- Exercise aim
Produce an exact copy of the lines from the line that contains "Which of the" to the end of the listing below.

- Raw records
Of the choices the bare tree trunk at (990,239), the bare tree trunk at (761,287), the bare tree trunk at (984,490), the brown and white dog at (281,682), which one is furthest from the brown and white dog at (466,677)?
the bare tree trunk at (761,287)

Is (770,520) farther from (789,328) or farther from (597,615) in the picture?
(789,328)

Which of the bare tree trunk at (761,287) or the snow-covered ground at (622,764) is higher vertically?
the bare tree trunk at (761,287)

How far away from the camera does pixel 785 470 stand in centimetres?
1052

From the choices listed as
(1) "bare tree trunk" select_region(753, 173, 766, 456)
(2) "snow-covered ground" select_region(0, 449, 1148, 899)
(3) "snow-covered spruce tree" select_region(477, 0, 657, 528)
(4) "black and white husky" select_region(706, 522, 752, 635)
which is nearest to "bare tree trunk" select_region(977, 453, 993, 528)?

- Final answer
Which of the bare tree trunk at (761,287) or the snow-covered ground at (622,764) is higher vertically?
the bare tree trunk at (761,287)

How far away from the camera does pixel 785 470 stand in centimetres?
1052

From the choices listed as
(1) "bare tree trunk" select_region(753, 173, 766, 456)
(2) "snow-covered ground" select_region(0, 449, 1148, 899)
(3) "snow-covered spruce tree" select_region(477, 0, 657, 528)
(4) "black and white husky" select_region(706, 522, 752, 635)
which is nearest to "bare tree trunk" select_region(977, 453, 993, 528)?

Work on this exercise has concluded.